• What is asked
**a)** Decide whether each statement agrees with the bicycle fork discussion: (i) one inch steerer forks are described as expensive; (ii) enough good suspension forks come in the 1" size to keep most riders happy; (iii) the writer thinks people who want the modification should pay for it. Answer yes or no for each and quote the words from the bicycle fork discussion that decide it.
**b)** According to the opening sentences of the bicycle fork discussion, "possible" should not be confused with which things? List all of them.
**c)** From the bicycle fork discussion, reproduce the passage from "Ugly in several" to "as bad ideas.".

• Text

Ugly in several respects, but possible. Possible, however, should not
be confused with useful, desireable, or worth doing.
Post by Marcus Coles
Since this would be pretty much a custom one off situation for each
application I cannot seem much production potential to bring the price down.
No, but I can potentially envision a whole new Next Thing from it,
where some enterprising type packages an external radius cutting tool
to use in facing the tube ends for the proprietary cups. I don't
*want* to see it, though; I think this is nearly as looney as the
original suggestion, even though it could work.
Post by Marcus Coles
I don't know what machinists time is worth these days, but one inch
steerer forks are pretty cheap and as plentiful as bad ideas.
A few designs of suspension fork aren't made for 1" head tubes, but
there are more than enough good ones in that size to keep the vast
majority of riders happy. Of course, there's always the "grass is
greener" crowd who will want to be able to have a way to install the
thing they can't have now. Hey, if they've got the money for the mod,
though, I say, make 'em pay for it!
Post by Marcus Coles
It does open the door for the next marketing craze even more heavily
flattened tubes and skinny headtubes.

[Some records]
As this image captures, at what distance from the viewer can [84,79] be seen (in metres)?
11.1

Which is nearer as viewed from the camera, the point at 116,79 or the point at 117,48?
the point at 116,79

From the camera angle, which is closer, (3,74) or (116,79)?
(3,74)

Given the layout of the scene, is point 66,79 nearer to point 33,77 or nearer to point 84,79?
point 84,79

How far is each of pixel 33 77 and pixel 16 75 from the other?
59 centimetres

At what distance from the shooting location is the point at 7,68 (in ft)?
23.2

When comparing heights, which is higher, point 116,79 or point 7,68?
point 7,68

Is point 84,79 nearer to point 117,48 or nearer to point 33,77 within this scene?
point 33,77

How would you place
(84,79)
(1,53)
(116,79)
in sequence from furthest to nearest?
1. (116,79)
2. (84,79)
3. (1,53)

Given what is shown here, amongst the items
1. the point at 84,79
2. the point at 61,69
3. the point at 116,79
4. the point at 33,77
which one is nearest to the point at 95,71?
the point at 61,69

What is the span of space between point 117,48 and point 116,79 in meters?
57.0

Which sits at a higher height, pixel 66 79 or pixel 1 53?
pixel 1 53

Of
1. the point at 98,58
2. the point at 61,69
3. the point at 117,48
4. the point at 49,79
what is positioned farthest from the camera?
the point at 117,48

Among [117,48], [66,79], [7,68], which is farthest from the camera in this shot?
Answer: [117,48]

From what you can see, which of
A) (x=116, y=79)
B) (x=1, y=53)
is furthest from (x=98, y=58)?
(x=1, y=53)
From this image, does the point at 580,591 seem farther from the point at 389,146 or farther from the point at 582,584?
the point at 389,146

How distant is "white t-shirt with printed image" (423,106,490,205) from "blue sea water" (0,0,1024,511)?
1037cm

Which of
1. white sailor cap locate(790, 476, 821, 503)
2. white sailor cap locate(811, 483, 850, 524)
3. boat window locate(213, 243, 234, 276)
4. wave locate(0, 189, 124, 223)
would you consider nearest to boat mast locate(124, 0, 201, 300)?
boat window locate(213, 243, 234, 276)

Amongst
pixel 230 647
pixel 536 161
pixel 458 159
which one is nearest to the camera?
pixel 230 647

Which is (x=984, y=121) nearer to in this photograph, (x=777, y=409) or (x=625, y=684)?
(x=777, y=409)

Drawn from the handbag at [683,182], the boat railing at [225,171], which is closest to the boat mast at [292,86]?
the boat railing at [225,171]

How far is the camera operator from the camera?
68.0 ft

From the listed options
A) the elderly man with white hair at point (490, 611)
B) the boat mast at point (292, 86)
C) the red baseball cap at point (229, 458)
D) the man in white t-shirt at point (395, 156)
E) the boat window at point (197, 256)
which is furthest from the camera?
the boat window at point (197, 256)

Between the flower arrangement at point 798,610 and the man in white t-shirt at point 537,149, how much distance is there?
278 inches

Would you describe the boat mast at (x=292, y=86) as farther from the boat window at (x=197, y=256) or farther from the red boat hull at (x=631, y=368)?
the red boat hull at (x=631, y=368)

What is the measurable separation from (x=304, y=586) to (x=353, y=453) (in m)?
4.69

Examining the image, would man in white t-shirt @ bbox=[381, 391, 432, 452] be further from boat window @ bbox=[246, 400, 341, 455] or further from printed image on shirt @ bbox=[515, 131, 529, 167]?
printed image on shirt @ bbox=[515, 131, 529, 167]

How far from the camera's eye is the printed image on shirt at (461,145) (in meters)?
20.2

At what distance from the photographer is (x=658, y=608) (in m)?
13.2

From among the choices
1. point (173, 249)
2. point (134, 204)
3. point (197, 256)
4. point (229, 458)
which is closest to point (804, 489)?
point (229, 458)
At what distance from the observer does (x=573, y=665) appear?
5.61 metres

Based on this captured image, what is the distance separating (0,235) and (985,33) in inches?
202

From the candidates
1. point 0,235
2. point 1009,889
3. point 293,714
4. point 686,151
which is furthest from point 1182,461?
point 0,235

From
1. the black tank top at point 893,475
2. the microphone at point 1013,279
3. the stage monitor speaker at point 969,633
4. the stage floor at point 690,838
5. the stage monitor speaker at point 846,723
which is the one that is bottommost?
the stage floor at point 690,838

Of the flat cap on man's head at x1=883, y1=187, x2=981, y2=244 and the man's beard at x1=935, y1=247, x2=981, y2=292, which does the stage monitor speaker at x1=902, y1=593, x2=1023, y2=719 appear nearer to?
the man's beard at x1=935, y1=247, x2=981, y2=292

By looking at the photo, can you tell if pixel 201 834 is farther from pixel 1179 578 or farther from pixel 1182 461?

• Worked answers
**a)**
(i) No: "one inch steerer forks are pretty cheap"
(ii) Yes: "there are more than enough good ones in that size to keep the vast majority of riders happy"
(iii) Yes: "make 'em pay for it!"

**b)** useful; desireable; worth doing

**c)**
Ugly in several respects, but possible. Possible, however, should not
be confused with useful, desireable, or worth doing.
Post by Marcus Coles
Since this would be pretty much a custom one off situation for each
application I cannot seem much production potential to bring the price down.
No, but I can potentially envision a whole new Next Thing from it,
where some enterprising type packages an external radius cutting tool
to use in facing the tube ends for the proprietary cups. I don't
*want* to see it, though; I think this is nearly as looney as the
original suggestion, even though it could work.
Post by Marcus Coles
I don't know what machinists time is worth these days, but one inch
steerer forks are pretty cheap and as plentiful as bad ideas.